▼▼▼

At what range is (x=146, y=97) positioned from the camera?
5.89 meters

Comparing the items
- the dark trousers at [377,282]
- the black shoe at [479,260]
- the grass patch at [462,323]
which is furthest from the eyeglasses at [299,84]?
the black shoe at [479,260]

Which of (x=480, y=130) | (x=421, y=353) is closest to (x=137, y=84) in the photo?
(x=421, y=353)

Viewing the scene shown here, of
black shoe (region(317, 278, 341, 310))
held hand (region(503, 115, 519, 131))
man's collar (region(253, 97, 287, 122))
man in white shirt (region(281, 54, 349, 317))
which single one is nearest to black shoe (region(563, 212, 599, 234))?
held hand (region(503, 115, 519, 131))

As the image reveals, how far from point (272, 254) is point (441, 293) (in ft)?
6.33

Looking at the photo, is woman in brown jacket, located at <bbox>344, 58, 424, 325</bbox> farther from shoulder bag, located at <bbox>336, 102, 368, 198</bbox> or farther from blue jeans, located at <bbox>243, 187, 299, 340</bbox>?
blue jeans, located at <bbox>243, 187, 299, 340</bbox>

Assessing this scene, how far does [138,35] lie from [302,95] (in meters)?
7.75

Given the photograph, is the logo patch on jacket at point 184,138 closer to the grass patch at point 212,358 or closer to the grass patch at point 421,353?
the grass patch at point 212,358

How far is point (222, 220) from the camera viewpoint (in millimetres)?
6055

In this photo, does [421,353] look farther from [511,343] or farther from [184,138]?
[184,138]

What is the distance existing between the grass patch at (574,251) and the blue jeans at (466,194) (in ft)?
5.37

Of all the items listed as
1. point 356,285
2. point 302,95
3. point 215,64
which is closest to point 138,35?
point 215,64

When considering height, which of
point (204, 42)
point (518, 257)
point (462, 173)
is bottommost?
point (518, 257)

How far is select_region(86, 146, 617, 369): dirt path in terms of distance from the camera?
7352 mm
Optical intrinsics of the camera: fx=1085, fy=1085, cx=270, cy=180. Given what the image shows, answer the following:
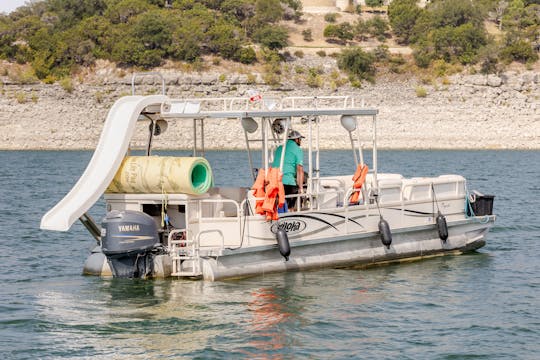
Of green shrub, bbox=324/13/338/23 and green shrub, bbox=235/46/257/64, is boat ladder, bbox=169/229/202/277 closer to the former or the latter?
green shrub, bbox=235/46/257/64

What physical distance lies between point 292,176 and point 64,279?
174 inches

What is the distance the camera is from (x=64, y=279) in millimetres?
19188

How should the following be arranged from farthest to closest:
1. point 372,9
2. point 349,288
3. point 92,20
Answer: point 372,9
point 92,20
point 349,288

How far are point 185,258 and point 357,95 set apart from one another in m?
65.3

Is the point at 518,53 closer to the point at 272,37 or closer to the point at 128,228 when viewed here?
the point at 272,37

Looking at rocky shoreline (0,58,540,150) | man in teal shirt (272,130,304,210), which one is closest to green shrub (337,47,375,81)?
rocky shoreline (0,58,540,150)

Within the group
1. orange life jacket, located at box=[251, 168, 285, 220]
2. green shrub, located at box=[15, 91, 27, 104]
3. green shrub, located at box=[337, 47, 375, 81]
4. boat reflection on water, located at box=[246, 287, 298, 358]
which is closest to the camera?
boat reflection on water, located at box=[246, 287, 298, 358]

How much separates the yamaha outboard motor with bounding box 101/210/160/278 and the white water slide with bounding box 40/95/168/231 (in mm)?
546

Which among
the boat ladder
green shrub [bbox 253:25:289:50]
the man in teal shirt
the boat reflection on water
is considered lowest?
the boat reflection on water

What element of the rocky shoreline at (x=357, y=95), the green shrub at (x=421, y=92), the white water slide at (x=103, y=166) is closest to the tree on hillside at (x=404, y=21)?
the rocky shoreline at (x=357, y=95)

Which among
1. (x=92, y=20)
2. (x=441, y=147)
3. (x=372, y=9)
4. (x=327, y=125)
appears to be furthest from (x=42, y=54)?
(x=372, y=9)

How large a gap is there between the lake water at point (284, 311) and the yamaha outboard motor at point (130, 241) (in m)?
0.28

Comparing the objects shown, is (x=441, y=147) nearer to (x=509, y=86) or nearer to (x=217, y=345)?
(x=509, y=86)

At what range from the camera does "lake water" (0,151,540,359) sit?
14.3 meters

▲▲▲
▼▼▼

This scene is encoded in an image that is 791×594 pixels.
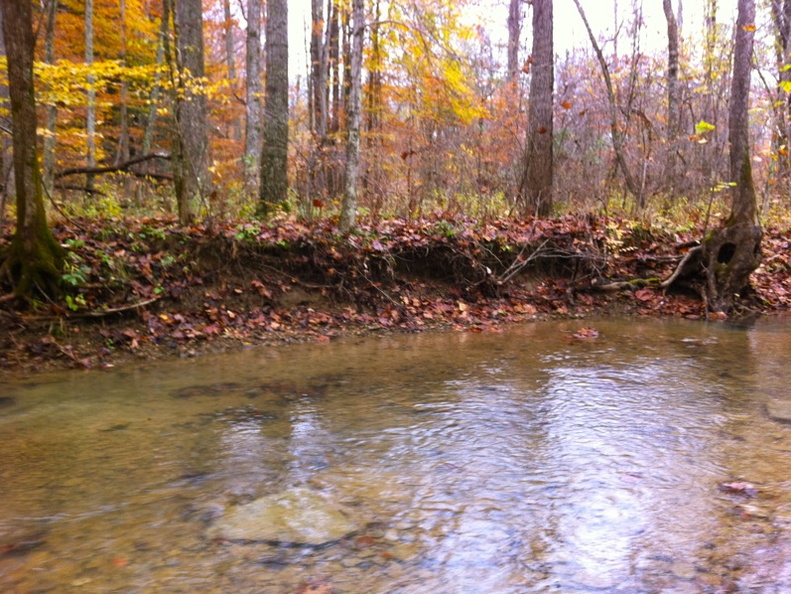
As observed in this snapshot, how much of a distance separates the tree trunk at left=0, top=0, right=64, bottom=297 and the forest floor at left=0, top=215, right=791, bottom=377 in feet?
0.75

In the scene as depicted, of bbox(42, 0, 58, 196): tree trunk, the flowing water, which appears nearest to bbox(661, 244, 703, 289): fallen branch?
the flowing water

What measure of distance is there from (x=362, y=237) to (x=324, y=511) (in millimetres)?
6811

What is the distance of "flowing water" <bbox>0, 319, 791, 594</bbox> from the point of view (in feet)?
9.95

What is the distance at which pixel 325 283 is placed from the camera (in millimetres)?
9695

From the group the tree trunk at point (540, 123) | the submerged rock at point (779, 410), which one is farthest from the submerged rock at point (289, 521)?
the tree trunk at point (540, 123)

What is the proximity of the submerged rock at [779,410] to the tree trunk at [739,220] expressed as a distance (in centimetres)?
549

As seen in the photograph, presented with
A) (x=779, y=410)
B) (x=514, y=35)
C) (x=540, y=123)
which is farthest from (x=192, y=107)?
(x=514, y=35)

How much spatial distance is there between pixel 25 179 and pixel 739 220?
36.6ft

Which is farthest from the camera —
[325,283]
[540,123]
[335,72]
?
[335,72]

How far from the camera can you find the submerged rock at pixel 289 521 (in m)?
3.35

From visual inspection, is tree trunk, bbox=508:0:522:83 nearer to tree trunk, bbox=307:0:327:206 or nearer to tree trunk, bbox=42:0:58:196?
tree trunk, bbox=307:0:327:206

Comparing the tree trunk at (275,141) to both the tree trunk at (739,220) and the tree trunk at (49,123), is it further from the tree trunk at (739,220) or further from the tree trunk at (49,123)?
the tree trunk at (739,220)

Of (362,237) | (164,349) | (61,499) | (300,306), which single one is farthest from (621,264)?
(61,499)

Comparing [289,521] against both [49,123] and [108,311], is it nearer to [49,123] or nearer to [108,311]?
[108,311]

▲▲▲

What you will do = Can you give the listing lines from the one containing "Viewing the scene shown here, of" through the one containing "man in white" as a JSON list of strings, one string per line?

Task output =
[
  "Viewing the scene shown here, of",
  "black shoe (region(317, 278, 341, 310))",
  "held hand (region(503, 115, 519, 131))",
  "man's collar (region(253, 97, 287, 122))",
  "man in white shirt (region(281, 54, 349, 317))"
]